### TRECHO DO TEXTO
● ● ●
Um dia antes foi desmontado um acampamento com mais de 200 pessoas no canal de l’Ourcq, no norte de Paris, área onde regularmente há barracas de imigrantes.

O local fica perto do parque de la Villette, onde serão instalados, durante a Olimpíada, comitês nacionais estrangeiros, as “casas” dos países, entre elas a do Brasil, que realizarão ali eventos culturais.

As autoridades informaram que moradores de rua no Canal de l’Ourcq poderiam viajar por cinco horas até Besançon, no leste da França, ou ir para um abrigo nas proximidades de Paris.

"Esses acampamentos são muito visíveis. Todos eles, com 200 pessoas ou mais, já foram desmantelados. Mas eles acabam sendo formados de novo e desmontados novamente na sequência”, diz Malgrain.

Christophe Noël du Payrat, diretor de gabinete do secretário de segurança pública da região Île-de-France, que engloba Paris e periferias próximas, repetiu à imprensa francesa que a evacuação de acampamentos não tem relação alguma com as Olimpíadas e que esses locais representam problemas de insalubridade.

“Não consigo entender essa crítica de limpeza social porque nós oferecemos abrigos às pessoas”, afirma.

Com o desmonte dos acampamentos pela polícia, os sem-teto são enviados de ônibus sob ordens das autoridades de segurança pública para várias regiões da França.

O ministério do Interior pediu aos secretários de segurança pública para criar “centros regionais de hospedagem temporária” para aliviar a falta de vagas em Paris em locais especializados que acolhem moradores de rua.

Em Orléans, na região do Vale do Loire, a 120 quilômetros ao sul de Paris, o prefeito, Serge Grouard, foi um dos primeiros a denunciar, no final de março, a chegada de moradores de rua e migrantes de Paris "às escondidas", sem que ele tivesse sido informado.
● ● ●
(Dados de perguntas de raciocínio espacial)
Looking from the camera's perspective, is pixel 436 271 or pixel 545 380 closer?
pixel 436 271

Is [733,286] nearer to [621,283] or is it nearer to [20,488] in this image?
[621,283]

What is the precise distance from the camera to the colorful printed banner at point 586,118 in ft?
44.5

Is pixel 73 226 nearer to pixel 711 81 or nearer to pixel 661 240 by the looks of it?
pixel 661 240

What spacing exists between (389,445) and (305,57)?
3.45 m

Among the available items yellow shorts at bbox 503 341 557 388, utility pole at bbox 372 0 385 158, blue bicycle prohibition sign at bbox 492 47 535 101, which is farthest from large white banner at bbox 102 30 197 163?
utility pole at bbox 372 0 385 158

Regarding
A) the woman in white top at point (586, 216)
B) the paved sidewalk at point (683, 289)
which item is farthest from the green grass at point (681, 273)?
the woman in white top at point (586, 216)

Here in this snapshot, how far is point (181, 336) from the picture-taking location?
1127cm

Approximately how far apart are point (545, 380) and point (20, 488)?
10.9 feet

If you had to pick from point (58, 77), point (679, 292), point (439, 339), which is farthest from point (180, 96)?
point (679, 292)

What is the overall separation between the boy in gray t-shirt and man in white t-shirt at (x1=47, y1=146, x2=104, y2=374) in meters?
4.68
● ● ●
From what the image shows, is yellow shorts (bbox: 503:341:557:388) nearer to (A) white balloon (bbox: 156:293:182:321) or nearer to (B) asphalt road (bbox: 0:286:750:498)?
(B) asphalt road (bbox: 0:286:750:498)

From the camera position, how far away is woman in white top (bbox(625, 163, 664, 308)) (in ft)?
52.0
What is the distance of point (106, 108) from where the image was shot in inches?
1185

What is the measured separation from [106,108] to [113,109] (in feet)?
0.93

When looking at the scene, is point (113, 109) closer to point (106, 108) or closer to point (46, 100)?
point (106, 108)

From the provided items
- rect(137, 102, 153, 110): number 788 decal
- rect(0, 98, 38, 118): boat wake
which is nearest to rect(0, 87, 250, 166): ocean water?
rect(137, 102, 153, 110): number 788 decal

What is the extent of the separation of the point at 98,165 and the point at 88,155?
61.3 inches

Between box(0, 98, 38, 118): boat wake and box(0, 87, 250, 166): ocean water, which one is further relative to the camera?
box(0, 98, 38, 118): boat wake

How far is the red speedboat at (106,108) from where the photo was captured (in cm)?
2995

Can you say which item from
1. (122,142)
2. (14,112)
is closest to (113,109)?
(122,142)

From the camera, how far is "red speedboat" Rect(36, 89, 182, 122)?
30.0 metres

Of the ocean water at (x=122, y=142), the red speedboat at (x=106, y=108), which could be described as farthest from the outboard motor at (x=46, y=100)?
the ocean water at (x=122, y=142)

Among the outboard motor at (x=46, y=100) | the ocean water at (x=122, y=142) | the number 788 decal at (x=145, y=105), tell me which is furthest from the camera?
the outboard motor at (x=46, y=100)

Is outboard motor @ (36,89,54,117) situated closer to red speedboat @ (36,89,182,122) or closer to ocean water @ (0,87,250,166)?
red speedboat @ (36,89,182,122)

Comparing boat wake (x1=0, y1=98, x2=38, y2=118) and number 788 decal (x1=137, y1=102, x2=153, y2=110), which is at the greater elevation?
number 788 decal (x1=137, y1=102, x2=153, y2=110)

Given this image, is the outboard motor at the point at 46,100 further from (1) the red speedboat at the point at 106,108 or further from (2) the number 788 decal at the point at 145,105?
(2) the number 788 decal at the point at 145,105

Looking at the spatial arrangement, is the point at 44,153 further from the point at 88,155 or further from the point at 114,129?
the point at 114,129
● ● ●
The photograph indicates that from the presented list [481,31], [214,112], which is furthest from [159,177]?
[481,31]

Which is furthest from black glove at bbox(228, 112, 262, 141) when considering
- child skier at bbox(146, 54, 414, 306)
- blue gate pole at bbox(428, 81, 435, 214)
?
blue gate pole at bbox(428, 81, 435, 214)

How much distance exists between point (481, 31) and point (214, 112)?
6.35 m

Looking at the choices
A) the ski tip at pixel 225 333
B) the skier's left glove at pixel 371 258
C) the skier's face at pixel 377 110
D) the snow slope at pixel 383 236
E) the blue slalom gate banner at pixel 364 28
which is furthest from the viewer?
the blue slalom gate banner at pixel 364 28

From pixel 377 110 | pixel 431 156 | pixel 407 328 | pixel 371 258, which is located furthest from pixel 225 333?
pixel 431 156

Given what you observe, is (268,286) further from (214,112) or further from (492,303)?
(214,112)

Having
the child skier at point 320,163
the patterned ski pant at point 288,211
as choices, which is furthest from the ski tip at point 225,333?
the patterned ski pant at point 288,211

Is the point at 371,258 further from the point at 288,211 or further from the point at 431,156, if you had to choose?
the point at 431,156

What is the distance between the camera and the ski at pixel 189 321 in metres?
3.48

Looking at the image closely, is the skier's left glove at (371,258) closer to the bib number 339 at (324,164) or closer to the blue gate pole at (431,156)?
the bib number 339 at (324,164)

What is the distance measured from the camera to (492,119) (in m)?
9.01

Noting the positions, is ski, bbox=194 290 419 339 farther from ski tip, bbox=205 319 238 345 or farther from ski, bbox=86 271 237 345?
● ● ●
### TAREFAS A CUMPRIR
a. De acordo com o texto sobre os acampamentos de sem-teto em Paris, para qual cidade os moradores de rua do Canal de l’Ourcq poderiam viajar por cinco horas?
b. Continue o texto sobre os acampamentos de sem-teto em Paris a partir da última frase apresentada.
Os registros não têm relação com o texto sobre os acampamentos de sem-teto em Paris.

### OS RESULTADOS
a. Para Besançon, no leste da França.

b.
Algumas centenas de pessoas foram enviadas à cidade desde o ano passado, segundo o prefeito. Ele afirmou à imprensa francesa que os abrigos de emergência em Orléans já estavam saturados e que elas foram encaminhadas para hotéis.

A Prefeitura de Paris informou ao canal de TV France 24 que as hospedagens de emergência em outras regiões da França para onde são enviados os moradores de rua são de competência do governo francês, que planeja e organiza as operações de evacuação dos sem-teto e outras pessoas que vivem nas ruas da capital francesa.

Normalmente, as pessoas por até três semanas nas dezenas de centros regionais de acomodação temporária criados para receber a população de rua expulsa de Paris e seus arredores.

O plano das autoridades é que elas devem depois ser encaminhadas para uma nova região para uma solução de moradia permanente.

"As regiões não têm meios financeiros, e rapidamente essas pessoas são novamente colocadas nas ruas, mas em uma cidade que elas não conhecem e sem os contatos sociais que elas tinham", ressalta Malgrain, acrescentando a dispersão dos moradores de rua da capital por todo o país os deixa em uma situação ainda mais precária.

Muitos acabam voltando para Paris ou a periferia da capital onde viviam, afirma Malgrain.